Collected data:
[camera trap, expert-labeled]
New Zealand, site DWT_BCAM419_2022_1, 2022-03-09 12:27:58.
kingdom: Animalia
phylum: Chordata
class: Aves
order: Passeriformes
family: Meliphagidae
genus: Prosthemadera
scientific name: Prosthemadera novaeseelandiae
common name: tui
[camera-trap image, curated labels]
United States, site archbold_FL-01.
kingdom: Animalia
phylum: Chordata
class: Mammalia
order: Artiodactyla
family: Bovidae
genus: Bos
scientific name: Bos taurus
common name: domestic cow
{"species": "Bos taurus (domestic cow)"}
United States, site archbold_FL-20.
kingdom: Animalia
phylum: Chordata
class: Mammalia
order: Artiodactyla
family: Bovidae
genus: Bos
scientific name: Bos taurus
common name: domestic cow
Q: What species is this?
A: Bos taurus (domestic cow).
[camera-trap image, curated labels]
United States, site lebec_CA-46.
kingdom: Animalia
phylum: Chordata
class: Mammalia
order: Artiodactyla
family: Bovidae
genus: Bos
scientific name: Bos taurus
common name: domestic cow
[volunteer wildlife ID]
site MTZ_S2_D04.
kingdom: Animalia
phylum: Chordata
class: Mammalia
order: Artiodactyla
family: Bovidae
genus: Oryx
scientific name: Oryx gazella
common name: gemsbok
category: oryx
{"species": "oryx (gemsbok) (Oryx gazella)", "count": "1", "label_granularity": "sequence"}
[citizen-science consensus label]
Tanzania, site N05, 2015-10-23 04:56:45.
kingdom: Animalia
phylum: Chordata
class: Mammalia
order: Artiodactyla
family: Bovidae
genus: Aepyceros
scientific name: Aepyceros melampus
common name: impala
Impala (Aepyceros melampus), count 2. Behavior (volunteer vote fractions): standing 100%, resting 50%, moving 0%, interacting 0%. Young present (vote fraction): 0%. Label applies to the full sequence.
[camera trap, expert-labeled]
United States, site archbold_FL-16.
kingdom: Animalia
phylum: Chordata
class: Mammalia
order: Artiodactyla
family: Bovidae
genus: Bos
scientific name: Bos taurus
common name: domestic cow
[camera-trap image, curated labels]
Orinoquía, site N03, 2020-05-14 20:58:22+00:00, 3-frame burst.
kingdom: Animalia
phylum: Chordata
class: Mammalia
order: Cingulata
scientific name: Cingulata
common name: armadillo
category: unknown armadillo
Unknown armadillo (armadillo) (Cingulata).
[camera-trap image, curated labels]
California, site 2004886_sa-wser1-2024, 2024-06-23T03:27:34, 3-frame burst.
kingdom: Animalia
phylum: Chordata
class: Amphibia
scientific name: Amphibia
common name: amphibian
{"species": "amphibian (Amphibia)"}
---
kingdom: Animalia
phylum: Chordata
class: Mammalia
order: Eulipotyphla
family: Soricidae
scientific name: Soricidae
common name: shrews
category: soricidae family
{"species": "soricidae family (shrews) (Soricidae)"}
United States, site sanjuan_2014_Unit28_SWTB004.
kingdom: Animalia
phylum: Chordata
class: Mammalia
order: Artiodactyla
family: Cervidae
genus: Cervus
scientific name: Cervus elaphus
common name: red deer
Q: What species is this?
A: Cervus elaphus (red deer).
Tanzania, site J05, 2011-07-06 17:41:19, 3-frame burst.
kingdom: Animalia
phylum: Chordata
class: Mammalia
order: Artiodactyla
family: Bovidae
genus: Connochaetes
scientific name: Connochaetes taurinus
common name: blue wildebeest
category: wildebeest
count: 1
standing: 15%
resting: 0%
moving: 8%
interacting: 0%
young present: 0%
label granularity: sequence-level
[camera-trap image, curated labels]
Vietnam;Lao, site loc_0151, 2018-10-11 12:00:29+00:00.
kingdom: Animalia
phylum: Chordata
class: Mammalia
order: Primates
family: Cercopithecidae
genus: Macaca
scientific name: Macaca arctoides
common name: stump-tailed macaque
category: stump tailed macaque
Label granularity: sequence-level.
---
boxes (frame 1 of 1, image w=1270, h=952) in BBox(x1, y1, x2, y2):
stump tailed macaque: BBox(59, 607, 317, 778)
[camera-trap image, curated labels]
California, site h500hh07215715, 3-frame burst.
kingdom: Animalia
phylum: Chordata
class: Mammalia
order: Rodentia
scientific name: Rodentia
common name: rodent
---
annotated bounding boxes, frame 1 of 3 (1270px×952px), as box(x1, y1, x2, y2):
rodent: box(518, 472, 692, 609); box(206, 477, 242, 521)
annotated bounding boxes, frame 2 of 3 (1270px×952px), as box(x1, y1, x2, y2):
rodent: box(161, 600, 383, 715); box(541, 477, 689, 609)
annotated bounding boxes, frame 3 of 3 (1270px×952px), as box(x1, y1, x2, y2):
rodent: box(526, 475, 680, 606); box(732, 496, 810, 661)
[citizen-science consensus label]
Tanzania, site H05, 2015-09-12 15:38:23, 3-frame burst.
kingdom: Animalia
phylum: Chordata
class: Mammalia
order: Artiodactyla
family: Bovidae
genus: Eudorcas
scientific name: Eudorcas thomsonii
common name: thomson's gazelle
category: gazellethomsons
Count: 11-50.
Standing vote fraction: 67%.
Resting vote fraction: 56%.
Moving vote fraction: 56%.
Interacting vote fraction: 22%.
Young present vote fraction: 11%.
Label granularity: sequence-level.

What to work on: Output every entry exactly as given.

Solution for this task:
[camera trap, expert-labeled]
New Zealand, site DWT_BCAM419_2022_1, 2022-03-09 12:27:58.
kingdom: Animalia
phylum: Chordata
class: Aves
order: Passeriformes
family: Meliphagidae
genus: Prosthemadera
scientific name: Prosthemadera novaeseelandiae
common name: tui
[camera-trap image, curated labels]
United States, site archbold_FL-01.
kingdom: Animalia
phylum: Chordata
class: Mammalia
order: Artiodactyla
family: Bovidae
genus: Bos
scientific name: Bos taurus
common name: domestic cow
{"species": "Bos taurus (domestic cow)"}
United States, site archbold_FL-20.
kingdom: Animalia
phylum: Chordata
class: Mammalia
order: Artiodactyla
family: Bovidae
genus: Bos
scientific name: Bos taurus
common name: domestic cow
Q: What species is this?
A: Bos taurus (domestic cow).
[camera-trap image, curated labels]
United States, site lebec_CA-46.
kingdom: Animalia
phylum: Chordata
class: Mammalia
order: Artiodactyla
family: Bovidae
genus: Bos
scientific name: Bos taurus
common name: domestic cow
[volunteer wildlife ID]
site MTZ_S2_D04.
kingdom: Animalia
phylum: Chordata
class: Mammalia
order: Artiodactyla
family: Bovidae
genus: Oryx
scientific name: Oryx gazella
common name: gemsbok
category: oryx
{"species": "oryx (gemsbok) (Oryx gazella)", "count": "1", "label_granularity": "sequence"}
[citizen-science consensus label]
Tanzania, site N05, 2015-10-23 04:56:45.
kingdom: Animalia
phylum: Chordata
class: Mammalia
order: Artiodactyla
family: Bovidae
genus: Aepyceros
scientific name: Aepyceros melampus
common name: impala
Impala (Aepyceros melampus), count 2. Behavior (volunteer vote fractions): standing 100%, resting 50%, moving 0%, interacting 0%. Young present (vote fraction): 0%. Label applies to the full sequence.
[camera trap, expert-labeled]
United States, site archbold_FL-16.
kingdom: Animalia
phylum: Chordata
class: Mammalia
order: Artiodactyla
family: Bovidae
genus: Bos
scientific name: Bos taurus
common name: domestic cow
[camera-trap image, curated labels]
Orinoquía, site N03, 2020-05-14 20:58:22+00:00, 3-frame burst.
kingdom: Animalia
phylum: Chordata
class: Mammalia
order: Cingulata
scientific name: Cingulata
common name: armadillo
category: unknown armadillo
Unknown armadillo (armadillo) (Cingulata).
[camera-trap image, curated labels]
California, site 2004886_sa-wser1-2024, 2024-06-23T03:27:34, 3-frame burst.
kingdom: Animalia
phylum: Chordata
class: Amphibia
scientific name: Amphibia
common name: amphibian
{"species": "amphibian (Amphibia)"}
---
kingdom: Animalia
phylum: Chordata
class: Mammalia
order: Eulipotyphla
family: Soricidae
scientific name: Soricidae
common name: shrews
category: soricidae family
{"species": "soricidae family (shrews) (Soricidae)"}
United States, site sanjuan_2014_Unit28_SWTB004.
kingdom: Animalia
phylum: Chordata
class: Mammalia
order: Artiodactyla
family: Cervidae
genus: Cervus
scientific name: Cervus elaphus
common name: red deer
Q: What species is this?
A: Cervus elaphus (red deer).
Tanzania, site J05, 2011-07-06 17:41:19, 3-frame burst.
kingdom: Animalia
phylum: Chordata
class: Mammalia
order: Artiodactyla
family: Bovidae
genus: Connochaetes
scientific name: Connochaetes taurinus
common name: blue wildebeest
category: wildebeest
count: 1
standing: 15%
resting: 0%
moving: 8%
interacting: 0%
young present: 0%
label granularity: sequence-level
[camera-trap image, curated labels]
Vietnam;Lao, site loc_0151, 2018-10-11 12:00:29+00:00.
kingdom: Animalia
phylum: Chordata
class: Mammalia
order: Primates
family: Cercopithecidae
genus: Macaca
scientific name: Macaca arctoides
common name: stump-tailed macaque
category: stump tailed macaque
Label granularity: sequence-level.
---
boxes (frame 1 of 1, image w=1270, h=952) in BBox(x1, y1, x2, y2):
stump tailed macaque: BBox(59, 607, 317, 778)
[camera-trap image, curated labels]
California, site h500hh07215715, 3-frame burst.
kingdom: Animalia
phylum: Chordata
class: Mammalia
order: Rodentia
scientific name: Rodentia
common name: rodent
---
annotated bounding boxes, frame 1 of 3 (1270px×952px), as box(x1, y1, x2, y2):
rodent: box(518, 472, 692, 609); box(206, 477, 242, 521)
annotated bounding boxes, frame 2 of 3 (1270px×952px), as box(x1, y1, x2, y2):
rodent: box(161, 600, 383, 715); box(541, 477, 689, 609)
annotated bounding boxes, frame 3 of 3 (1270px×952px), as box(x1, y1, x2, y2):
rodent: box(526, 475, 680, 606); box(732, 496, 810, 661)
[citizen-science consensus label]
Tanzania, site H05, 2015-09-12 15:38:23, 3-frame burst.
kingdom: Animalia
phylum: Chordata
class: Mammalia
order: Artiodactyla
family: Bovidae
genus: Eudorcas
scientific name: Eudorcas thomsonii
common name: thomson's gazelle
category: gazellethomsons
Count: 11-50.
Standing vote fraction: 67%.
Resting vote fraction: 56%.
Moving vote fraction: 56%.
Interacting vote fraction: 22%.
Young present vote fraction: 11%.
Label granularity: sequence-level.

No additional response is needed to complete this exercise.